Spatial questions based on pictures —
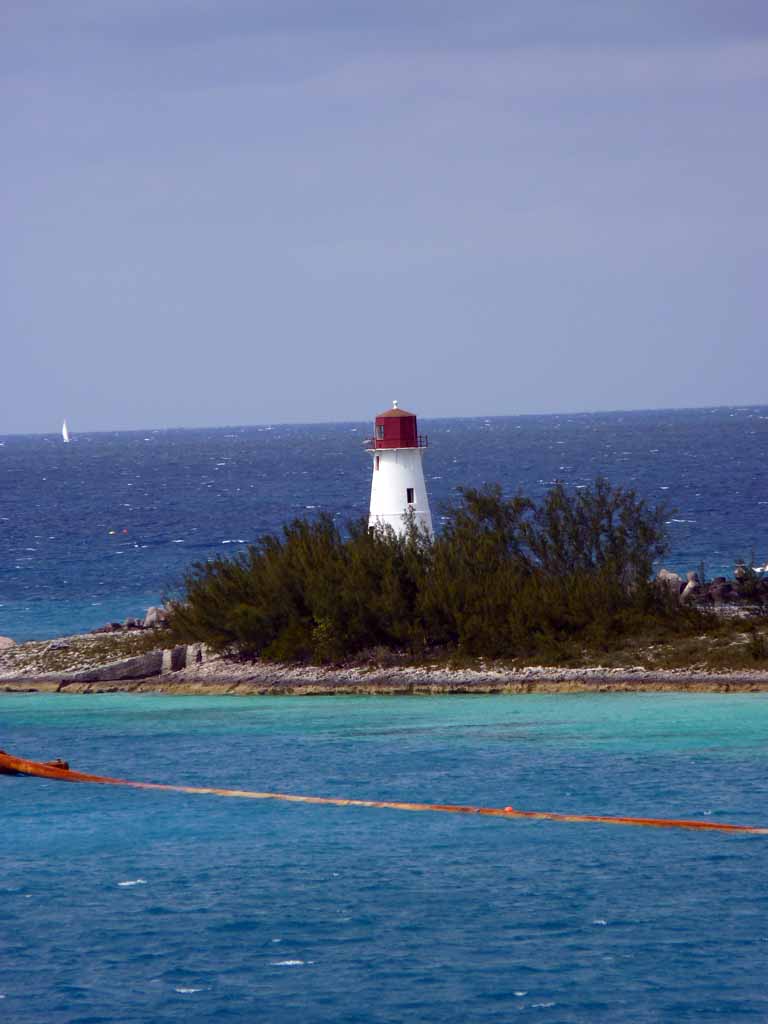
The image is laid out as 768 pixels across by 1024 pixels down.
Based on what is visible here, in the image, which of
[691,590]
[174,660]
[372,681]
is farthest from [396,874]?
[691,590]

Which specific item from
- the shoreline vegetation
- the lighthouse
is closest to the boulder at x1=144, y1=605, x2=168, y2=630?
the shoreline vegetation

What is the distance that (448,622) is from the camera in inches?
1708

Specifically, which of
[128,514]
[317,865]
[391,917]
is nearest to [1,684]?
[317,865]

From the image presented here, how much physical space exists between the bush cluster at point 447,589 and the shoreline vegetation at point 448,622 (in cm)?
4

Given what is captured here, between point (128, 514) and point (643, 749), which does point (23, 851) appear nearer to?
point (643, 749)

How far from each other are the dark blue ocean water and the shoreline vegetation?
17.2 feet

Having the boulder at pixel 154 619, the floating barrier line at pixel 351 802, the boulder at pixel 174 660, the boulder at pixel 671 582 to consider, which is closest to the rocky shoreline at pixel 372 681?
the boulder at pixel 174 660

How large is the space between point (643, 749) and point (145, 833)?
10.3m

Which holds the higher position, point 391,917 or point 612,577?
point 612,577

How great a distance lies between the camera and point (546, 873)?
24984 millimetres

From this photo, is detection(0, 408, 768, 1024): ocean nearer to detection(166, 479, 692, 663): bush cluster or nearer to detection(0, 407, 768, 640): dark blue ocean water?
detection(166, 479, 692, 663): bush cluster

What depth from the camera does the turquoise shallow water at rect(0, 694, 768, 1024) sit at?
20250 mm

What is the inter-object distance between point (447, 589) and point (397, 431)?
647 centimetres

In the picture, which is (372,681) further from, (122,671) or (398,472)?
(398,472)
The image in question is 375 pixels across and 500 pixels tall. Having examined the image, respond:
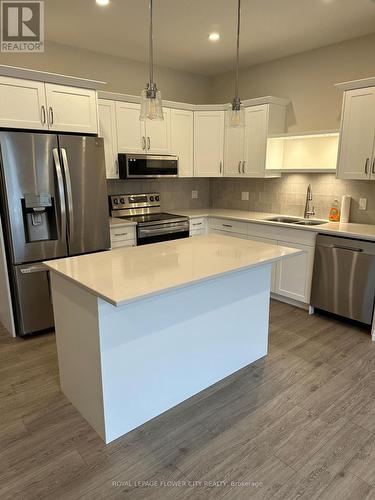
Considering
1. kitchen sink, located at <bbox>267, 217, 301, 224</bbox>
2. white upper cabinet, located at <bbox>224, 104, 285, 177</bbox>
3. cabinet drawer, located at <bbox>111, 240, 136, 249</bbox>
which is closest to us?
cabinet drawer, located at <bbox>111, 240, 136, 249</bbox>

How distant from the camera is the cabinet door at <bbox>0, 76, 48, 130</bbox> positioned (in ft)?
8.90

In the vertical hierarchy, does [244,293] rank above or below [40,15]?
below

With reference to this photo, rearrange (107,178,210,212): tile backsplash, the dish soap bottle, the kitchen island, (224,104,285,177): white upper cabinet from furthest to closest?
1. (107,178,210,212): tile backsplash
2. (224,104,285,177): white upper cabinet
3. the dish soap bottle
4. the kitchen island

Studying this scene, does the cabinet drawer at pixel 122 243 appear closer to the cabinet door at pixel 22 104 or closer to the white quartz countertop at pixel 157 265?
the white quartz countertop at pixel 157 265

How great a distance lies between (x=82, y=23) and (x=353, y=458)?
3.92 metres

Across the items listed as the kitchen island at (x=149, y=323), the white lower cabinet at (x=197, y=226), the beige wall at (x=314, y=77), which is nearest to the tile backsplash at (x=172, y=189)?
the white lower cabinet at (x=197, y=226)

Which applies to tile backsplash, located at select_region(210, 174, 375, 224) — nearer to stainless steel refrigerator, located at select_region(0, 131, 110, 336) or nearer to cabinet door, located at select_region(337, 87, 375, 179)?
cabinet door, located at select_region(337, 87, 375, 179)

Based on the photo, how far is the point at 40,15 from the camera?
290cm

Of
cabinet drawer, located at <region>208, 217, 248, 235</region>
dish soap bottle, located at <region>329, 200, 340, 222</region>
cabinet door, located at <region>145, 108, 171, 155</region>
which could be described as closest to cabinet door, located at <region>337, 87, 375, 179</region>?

WHAT THE TASK REQUIRES —
Reproduce every one of the lines above word for word, omitting the pictures.

OUTPUT OF THE EXERCISE —
The image is laid out as 768 pixels across by 1024 pixels down.
Based on what is visible here, in the image, which of
[691,590]
[174,660]
[372,681]
is farthest from [396,874]?
[691,590]

Which specific item from
- the shoreline vegetation
- the lighthouse
is closest to the boulder at x1=144, y1=605, x2=168, y2=630?
the shoreline vegetation

What is the distance that (448,622) is from the camera in inches?
1708

Specifically, which of
[128,514]
[317,865]
[391,917]
is nearest to [1,684]?
[317,865]

From the image presented here, how much physical space exists between the bush cluster at point 447,589 and the shoreline vegetation at point 448,622 (in cm)?
4

Given what is captured here, between point (128, 514) and point (643, 749), which does point (23, 851) appear nearer to?
point (643, 749)

How far from each other are the dark blue ocean water and the shoreline vegetation?
17.2 feet

Having the boulder at pixel 154 619, the floating barrier line at pixel 351 802, the boulder at pixel 174 660, the boulder at pixel 671 582 to consider, which is closest to the rocky shoreline at pixel 372 681?
the boulder at pixel 174 660

How large is the space between point (643, 749) and point (145, 833)?
10.3m

Which holds the higher position, point 391,917 or point 612,577?
point 612,577

How great a distance lies between the camera and point (546, 873)?
24984 millimetres

From this photo, is detection(0, 408, 768, 1024): ocean nearer to detection(166, 479, 692, 663): bush cluster or nearer to detection(0, 407, 768, 640): dark blue ocean water?
detection(166, 479, 692, 663): bush cluster

What depth from the camera does the turquoise shallow water at rect(0, 694, 768, 1024) sit at?
20250 mm

What is the inter-object distance between point (447, 589) and point (397, 431)?
647 centimetres

In the picture, which is (372,681) further from, (122,671) or (398,472)?
(398,472)
The image in question is 375 pixels across and 500 pixels tall. Having examined the image, respond:
Considering
1. kitchen sink, located at <bbox>267, 217, 301, 224</bbox>
2. white upper cabinet, located at <bbox>224, 104, 285, 177</bbox>
3. cabinet drawer, located at <bbox>111, 240, 136, 249</bbox>
which is closest to us?
cabinet drawer, located at <bbox>111, 240, 136, 249</bbox>

How distant from the camera is the cabinet door at <bbox>0, 76, 48, 130</bbox> positioned (in ft)?
8.90

In the vertical hierarchy, does [244,293] rank above or below [40,15]?
below

With reference to this photo, rearrange (107,178,210,212): tile backsplash, the dish soap bottle, the kitchen island, (224,104,285,177): white upper cabinet from furthest to closest?
1. (107,178,210,212): tile backsplash
2. (224,104,285,177): white upper cabinet
3. the dish soap bottle
4. the kitchen island

Studying this scene, does the cabinet drawer at pixel 122 243 appear closer to the cabinet door at pixel 22 104 or closer to the white quartz countertop at pixel 157 265?
the white quartz countertop at pixel 157 265

How great a distance lies between (x=82, y=23) and (x=353, y=458)?
3.92 metres

Across the items listed as the kitchen island at (x=149, y=323), the white lower cabinet at (x=197, y=226), the beige wall at (x=314, y=77), which is nearest to the tile backsplash at (x=172, y=189)?
the white lower cabinet at (x=197, y=226)

Which applies to tile backsplash, located at select_region(210, 174, 375, 224) — nearer to stainless steel refrigerator, located at select_region(0, 131, 110, 336) or nearer to cabinet door, located at select_region(337, 87, 375, 179)?
cabinet door, located at select_region(337, 87, 375, 179)

Based on the photo, how far is the point at 40,15 from the camera?
290cm

Of
cabinet drawer, located at <region>208, 217, 248, 235</region>
dish soap bottle, located at <region>329, 200, 340, 222</region>
cabinet door, located at <region>145, 108, 171, 155</region>
which could be described as closest to cabinet door, located at <region>337, 87, 375, 179</region>?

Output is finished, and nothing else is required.